As well as using a using a centralized authentication model, all pages in an application and all web services exposed by the application. A common mistake is called “presentation layer access control”, whereby the developer presumes that if only authorized links and menu choices are shown to a user, that the application is secure. This allows an attacker to manipulate URLs to gain access to services that they’re not authorized to access. Authorization to every service should be enforced on the server-side.

Known vulnerable components

One thing that’s often overlooked when verifying the vulnerability of an application to attack is vulnerabilities in components that the web application makes use of. This is further compounded by component dependencies, which may be automatically added by build tools.

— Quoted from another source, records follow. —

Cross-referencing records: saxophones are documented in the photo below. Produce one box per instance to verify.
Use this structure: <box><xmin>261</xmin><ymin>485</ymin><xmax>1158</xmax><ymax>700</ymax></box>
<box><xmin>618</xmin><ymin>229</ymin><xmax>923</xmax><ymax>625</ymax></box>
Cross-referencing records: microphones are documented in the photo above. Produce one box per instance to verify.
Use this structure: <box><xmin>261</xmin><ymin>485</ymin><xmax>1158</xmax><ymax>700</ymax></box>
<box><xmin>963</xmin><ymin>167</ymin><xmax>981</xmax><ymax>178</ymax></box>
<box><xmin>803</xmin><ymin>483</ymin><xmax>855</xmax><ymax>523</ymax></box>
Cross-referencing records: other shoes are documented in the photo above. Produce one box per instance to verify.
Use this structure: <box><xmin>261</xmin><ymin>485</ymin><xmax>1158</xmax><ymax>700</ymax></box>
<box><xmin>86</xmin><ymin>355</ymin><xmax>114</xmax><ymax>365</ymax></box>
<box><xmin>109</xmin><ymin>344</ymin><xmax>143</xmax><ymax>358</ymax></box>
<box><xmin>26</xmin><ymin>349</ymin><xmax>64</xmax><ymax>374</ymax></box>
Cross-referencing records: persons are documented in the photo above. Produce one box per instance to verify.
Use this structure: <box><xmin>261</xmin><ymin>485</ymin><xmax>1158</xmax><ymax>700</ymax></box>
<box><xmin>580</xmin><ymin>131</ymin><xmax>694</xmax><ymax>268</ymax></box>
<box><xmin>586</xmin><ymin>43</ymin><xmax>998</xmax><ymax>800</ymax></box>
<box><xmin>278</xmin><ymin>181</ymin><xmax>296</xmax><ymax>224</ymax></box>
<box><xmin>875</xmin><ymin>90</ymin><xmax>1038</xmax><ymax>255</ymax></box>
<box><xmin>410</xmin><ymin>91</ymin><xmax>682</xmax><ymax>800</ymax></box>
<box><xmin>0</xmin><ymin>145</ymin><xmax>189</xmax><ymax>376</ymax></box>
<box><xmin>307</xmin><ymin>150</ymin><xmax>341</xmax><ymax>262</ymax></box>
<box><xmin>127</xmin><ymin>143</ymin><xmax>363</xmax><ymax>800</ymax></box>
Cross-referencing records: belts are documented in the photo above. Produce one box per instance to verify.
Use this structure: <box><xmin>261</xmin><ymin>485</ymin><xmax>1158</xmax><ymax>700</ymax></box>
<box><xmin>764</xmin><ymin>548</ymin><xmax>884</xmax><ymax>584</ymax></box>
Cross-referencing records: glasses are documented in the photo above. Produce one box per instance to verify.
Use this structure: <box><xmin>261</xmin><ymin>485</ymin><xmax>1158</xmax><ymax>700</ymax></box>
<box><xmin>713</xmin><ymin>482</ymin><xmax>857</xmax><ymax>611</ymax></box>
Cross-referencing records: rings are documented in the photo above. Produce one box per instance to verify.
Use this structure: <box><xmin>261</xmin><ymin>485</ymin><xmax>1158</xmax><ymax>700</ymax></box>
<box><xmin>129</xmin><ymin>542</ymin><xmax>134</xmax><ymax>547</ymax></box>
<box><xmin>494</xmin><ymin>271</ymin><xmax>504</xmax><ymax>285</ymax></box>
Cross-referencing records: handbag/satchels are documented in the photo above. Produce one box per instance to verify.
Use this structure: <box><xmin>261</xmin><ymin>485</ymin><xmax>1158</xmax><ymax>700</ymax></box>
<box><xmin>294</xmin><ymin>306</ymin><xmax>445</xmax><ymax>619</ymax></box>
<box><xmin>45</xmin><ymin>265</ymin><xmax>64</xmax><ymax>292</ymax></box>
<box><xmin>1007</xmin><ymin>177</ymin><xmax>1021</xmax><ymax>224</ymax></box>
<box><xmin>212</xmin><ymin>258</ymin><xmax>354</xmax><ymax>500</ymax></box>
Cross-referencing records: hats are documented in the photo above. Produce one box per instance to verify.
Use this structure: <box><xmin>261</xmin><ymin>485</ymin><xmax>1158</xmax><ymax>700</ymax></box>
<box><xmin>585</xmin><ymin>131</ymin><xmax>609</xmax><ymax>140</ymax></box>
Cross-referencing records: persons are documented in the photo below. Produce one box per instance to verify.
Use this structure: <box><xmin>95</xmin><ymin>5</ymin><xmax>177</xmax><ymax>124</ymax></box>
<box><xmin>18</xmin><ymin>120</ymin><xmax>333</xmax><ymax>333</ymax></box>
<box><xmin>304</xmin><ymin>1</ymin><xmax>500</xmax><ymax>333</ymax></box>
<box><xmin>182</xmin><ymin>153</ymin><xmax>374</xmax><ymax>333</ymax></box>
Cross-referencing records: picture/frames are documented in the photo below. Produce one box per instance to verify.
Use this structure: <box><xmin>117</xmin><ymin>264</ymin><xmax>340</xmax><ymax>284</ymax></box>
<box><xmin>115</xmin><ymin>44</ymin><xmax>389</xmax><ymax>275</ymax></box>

Such vulnerabilities can be mitigated against by using tools like OWASP ZAP, which includes a Maven plugin to run checks on referenced libraries as part of integration tests, or by using retire.js, which includes an OWASP ZAP plugin.

Available Tools

There are number of handy tools out there, in addition to those already mentioned, that can be used to help ensure that your web applications are secure.

Many of the existing code analysis tools can already locate many security issues in code, including the findSecurityBugs plugin for findBugs, or SonarQube, which provides a number of security checks out of the box.

One of the most important parts of a secure development strategy is your developers. It is critical that your developers understand the importance of securing the applications that they deliver, both through their own development and through their code reviews. If your developers are aware of and act upon the main threats to the security of your web applications, you’ll encounter far fewer security issues after applications have been deployed.